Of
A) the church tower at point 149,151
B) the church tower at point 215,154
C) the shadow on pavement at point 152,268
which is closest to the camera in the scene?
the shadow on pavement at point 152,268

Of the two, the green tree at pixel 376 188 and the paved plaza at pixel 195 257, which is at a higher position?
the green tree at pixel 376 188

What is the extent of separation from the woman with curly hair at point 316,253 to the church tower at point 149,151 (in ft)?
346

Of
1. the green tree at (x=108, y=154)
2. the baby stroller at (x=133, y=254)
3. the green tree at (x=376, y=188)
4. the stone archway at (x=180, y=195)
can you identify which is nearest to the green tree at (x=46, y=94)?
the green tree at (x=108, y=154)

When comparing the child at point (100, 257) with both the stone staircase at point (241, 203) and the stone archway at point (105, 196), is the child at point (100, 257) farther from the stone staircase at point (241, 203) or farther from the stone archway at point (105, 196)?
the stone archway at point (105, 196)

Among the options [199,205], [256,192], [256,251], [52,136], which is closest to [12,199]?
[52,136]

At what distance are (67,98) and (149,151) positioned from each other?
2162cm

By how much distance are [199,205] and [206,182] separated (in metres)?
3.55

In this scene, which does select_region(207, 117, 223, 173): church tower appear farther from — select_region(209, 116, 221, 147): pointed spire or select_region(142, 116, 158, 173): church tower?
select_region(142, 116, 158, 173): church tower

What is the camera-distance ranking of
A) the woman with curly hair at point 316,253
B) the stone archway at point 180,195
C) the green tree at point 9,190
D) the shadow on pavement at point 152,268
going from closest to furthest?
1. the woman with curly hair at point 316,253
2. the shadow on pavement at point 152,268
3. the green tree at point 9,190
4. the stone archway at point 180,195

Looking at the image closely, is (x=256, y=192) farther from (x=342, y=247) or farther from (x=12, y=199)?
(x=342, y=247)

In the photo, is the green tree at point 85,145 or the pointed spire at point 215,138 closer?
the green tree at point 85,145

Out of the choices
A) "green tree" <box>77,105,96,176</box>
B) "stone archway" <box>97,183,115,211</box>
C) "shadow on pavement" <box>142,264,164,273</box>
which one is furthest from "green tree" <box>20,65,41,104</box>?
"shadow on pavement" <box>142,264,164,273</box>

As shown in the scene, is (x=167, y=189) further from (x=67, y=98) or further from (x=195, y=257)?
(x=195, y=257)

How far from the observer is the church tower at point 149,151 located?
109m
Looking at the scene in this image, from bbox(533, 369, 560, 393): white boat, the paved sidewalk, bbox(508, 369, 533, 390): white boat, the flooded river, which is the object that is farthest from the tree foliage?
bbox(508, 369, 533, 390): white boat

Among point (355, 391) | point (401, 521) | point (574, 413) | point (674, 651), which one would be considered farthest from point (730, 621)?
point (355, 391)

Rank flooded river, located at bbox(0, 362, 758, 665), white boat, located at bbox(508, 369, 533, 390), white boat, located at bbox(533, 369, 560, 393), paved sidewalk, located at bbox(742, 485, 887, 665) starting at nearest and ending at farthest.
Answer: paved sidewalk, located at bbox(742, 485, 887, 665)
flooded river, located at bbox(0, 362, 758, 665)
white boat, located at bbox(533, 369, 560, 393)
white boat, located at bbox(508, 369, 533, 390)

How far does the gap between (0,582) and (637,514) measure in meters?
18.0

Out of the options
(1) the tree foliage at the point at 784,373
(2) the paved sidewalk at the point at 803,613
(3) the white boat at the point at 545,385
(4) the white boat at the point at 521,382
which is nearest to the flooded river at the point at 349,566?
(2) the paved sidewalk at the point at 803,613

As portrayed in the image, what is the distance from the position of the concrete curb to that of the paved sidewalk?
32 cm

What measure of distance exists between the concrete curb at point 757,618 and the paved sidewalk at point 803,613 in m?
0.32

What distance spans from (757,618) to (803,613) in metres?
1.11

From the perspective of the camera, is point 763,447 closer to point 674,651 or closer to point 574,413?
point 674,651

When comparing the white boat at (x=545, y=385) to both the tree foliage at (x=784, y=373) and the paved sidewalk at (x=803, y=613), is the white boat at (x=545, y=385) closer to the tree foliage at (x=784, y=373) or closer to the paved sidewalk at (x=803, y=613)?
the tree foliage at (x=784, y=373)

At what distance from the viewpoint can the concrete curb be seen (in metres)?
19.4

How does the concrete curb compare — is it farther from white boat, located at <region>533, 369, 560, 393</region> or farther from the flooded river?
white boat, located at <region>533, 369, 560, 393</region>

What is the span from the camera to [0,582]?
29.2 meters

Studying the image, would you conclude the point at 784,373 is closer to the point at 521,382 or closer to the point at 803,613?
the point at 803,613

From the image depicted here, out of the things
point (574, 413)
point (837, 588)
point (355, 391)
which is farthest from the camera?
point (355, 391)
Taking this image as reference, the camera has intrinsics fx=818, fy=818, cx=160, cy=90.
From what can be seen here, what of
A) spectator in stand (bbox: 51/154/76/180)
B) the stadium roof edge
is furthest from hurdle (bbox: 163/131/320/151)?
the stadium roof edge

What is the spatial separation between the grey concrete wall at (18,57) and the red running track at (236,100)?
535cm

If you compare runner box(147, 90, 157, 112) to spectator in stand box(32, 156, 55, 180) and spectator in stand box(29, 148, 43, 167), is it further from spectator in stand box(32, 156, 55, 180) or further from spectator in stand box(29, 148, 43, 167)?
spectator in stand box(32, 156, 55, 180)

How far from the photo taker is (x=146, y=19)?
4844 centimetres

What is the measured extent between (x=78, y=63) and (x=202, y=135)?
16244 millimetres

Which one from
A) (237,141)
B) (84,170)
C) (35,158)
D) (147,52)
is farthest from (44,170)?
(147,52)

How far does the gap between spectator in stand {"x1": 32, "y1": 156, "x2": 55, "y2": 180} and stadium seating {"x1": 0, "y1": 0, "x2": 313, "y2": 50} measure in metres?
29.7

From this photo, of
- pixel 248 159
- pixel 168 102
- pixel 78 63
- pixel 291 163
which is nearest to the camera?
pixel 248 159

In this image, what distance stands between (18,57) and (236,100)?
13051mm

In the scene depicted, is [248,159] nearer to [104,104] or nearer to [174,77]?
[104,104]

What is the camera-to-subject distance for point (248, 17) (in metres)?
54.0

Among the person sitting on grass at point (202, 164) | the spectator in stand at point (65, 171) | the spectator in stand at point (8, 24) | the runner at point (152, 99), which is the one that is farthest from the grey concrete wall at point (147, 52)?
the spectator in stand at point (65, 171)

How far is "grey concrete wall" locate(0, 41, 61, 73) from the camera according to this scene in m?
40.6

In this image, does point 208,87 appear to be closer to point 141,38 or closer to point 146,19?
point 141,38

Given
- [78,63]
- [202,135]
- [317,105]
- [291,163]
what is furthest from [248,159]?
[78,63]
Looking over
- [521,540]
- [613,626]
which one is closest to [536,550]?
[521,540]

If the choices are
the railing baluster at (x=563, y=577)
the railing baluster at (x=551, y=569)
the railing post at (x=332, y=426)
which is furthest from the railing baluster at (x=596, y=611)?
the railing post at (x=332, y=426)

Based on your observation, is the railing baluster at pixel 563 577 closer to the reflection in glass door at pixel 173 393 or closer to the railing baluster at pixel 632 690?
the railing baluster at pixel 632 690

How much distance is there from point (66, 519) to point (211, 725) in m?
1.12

--------

PROBLEM TO SOLVE —
Can you copy, character for character, everything in the listing from the line containing "In this image, does" down to the end?

RESULT FOR THIS TASK —
In this image, does point 208,87 appear to be closer to point 141,38 or closer to point 146,19?
point 141,38

Given
- [78,63]
- [202,135]
- [317,105]
- [291,163]
what is furthest from [248,159]?
[78,63]
Looking over
- [521,540]
- [613,626]
which one is closest to [536,550]?
[521,540]

If the choices are
the railing baluster at (x=563, y=577)
the railing baluster at (x=551, y=569)
the railing post at (x=332, y=426)
which is furthest from the railing baluster at (x=596, y=611)?
the railing post at (x=332, y=426)

Based on your observation, is the railing baluster at pixel 563 577 closer to the reflection in glass door at pixel 173 393 or closer to the railing baluster at pixel 632 690?
the railing baluster at pixel 632 690

How much distance is there from point (66, 519) to point (211, 725) in m?
1.12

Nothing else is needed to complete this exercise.